- **Work instructions**: Copy the lines below word for word, starting at the line that contains "From point 55,80" and ending at the line that contains "(37,51) < (188,67)", with both of those lines included.

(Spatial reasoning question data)
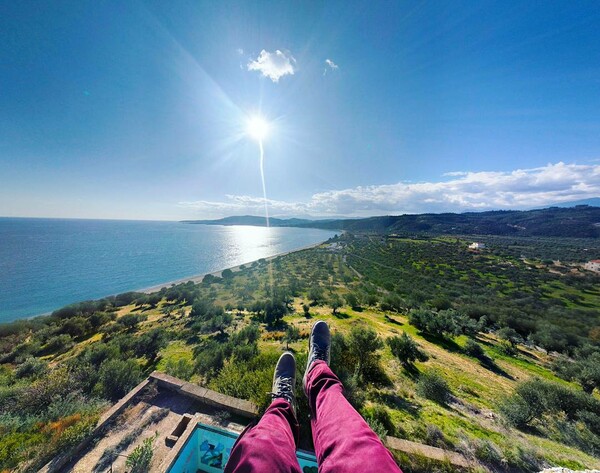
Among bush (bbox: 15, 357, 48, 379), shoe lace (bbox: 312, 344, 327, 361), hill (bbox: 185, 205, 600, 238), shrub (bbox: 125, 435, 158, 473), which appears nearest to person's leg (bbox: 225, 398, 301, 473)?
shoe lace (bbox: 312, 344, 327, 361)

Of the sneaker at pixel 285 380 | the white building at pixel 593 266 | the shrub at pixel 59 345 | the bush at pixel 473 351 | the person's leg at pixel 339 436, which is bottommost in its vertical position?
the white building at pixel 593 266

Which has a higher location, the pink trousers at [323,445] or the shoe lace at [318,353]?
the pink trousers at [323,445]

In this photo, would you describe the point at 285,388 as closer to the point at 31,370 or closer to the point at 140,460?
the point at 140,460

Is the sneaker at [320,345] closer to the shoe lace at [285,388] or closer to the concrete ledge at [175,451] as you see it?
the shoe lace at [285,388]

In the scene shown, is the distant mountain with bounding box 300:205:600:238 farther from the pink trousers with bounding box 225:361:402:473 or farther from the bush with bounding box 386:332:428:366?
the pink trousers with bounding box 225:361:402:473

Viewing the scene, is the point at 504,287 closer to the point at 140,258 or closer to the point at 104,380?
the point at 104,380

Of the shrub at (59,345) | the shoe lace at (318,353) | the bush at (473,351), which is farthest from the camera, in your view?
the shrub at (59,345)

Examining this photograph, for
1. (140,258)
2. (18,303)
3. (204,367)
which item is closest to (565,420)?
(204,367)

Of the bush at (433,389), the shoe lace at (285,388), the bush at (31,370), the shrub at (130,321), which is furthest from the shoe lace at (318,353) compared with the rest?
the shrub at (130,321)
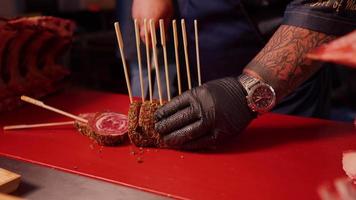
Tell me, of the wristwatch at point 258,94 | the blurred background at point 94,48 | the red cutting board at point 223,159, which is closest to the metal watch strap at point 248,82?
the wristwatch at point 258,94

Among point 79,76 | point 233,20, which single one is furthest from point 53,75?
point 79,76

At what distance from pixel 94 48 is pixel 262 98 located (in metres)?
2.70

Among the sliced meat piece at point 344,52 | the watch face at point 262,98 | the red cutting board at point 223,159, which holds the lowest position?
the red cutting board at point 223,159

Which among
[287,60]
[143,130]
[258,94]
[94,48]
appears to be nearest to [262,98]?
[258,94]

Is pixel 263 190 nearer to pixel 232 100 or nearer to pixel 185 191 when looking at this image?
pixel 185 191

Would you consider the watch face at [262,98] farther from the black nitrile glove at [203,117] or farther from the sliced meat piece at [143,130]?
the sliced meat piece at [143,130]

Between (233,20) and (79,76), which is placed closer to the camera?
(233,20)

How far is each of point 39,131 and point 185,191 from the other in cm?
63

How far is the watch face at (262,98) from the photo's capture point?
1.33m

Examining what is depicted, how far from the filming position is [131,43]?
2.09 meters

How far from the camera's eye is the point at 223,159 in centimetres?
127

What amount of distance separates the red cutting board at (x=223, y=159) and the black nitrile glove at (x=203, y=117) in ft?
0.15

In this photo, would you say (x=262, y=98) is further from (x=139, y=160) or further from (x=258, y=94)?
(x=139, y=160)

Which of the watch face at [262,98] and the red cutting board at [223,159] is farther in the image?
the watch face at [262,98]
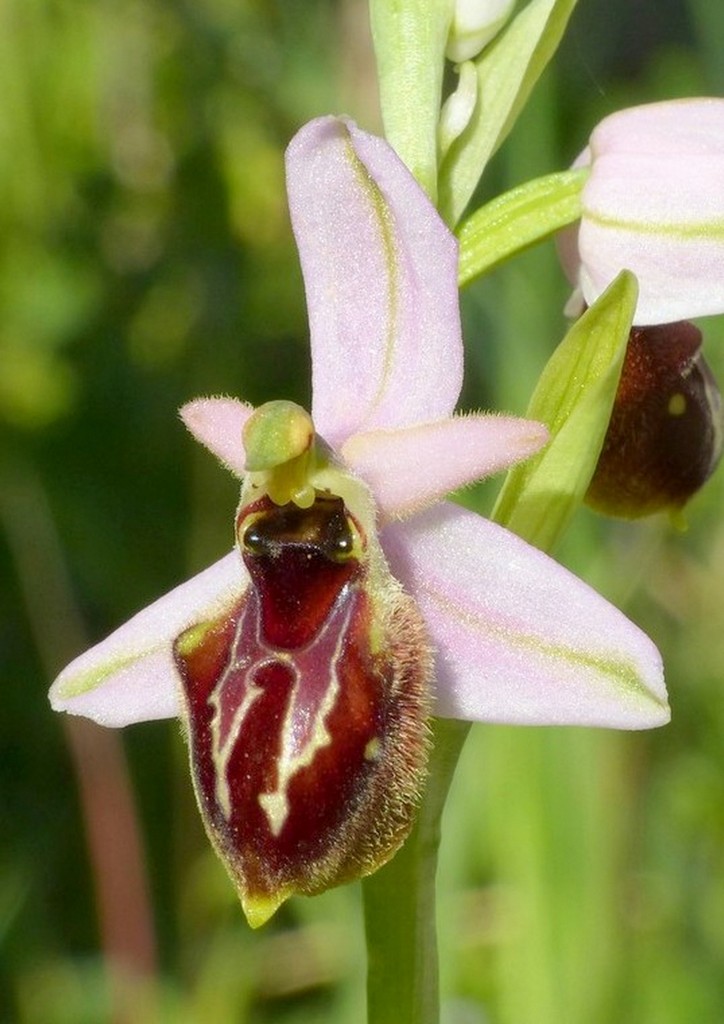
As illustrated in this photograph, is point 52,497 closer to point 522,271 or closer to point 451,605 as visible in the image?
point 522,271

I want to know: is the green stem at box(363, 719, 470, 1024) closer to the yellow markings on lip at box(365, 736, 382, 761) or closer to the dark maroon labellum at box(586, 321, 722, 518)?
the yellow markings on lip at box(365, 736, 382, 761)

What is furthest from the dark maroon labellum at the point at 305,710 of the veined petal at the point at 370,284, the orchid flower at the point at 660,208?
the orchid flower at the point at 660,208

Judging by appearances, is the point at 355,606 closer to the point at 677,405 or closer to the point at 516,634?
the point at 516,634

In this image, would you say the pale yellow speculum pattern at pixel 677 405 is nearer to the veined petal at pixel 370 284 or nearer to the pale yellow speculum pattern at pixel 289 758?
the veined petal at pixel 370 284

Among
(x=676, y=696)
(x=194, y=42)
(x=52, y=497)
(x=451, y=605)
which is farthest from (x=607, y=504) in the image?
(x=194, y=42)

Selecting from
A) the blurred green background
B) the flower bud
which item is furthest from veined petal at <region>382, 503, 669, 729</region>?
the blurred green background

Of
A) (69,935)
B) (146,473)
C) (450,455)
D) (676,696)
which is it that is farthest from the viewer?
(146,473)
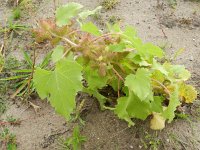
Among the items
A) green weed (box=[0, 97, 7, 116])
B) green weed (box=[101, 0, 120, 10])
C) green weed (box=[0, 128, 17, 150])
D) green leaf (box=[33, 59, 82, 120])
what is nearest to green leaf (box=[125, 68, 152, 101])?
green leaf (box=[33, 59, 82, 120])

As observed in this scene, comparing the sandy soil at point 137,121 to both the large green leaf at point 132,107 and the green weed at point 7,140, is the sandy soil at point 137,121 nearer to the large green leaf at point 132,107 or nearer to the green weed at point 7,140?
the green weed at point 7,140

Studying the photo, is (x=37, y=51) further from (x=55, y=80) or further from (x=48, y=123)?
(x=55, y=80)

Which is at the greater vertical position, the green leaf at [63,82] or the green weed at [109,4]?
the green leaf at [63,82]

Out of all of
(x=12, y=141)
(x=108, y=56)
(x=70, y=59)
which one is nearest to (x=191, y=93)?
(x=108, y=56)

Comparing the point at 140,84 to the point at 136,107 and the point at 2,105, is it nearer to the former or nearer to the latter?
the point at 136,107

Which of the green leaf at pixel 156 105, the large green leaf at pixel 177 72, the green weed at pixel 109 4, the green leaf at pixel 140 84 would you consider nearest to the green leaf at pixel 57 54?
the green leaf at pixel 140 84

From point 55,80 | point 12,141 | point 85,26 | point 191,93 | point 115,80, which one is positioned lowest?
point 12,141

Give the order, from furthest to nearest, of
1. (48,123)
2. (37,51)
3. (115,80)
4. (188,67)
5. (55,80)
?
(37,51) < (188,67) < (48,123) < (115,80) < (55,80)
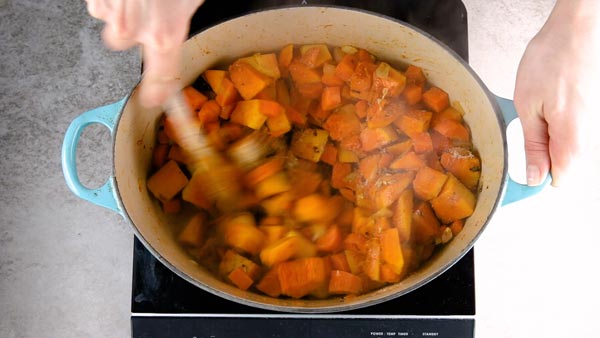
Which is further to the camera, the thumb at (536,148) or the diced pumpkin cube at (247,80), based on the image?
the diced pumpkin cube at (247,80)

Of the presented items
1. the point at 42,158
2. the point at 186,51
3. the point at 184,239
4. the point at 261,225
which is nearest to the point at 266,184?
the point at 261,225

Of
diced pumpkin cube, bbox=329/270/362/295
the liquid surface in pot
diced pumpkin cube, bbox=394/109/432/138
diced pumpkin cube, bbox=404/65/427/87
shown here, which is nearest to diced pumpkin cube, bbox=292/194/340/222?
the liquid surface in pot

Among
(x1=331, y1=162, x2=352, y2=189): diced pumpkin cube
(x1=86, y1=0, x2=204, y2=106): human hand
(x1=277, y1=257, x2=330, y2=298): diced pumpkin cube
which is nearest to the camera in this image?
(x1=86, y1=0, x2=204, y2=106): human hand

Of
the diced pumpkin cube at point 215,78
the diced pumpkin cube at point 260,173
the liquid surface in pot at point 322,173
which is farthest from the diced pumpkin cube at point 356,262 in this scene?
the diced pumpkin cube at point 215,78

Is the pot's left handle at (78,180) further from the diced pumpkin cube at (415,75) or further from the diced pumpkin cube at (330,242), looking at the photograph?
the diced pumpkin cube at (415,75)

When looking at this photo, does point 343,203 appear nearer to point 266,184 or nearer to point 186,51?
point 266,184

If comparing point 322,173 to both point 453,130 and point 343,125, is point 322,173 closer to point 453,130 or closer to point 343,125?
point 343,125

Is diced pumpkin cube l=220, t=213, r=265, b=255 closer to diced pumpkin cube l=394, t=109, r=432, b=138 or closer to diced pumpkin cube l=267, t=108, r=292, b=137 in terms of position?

- **Written response**:
From point 55,80 | point 12,141 | point 85,26 | point 191,93 | point 115,80, which one is positioned lowest?
point 12,141

Give the order, from furthest to nearest, of
1. (48,123)
2. (37,51)
3. (115,80)
4. (188,67)
5. (55,80)
?
(37,51) < (188,67) < (48,123) < (115,80) < (55,80)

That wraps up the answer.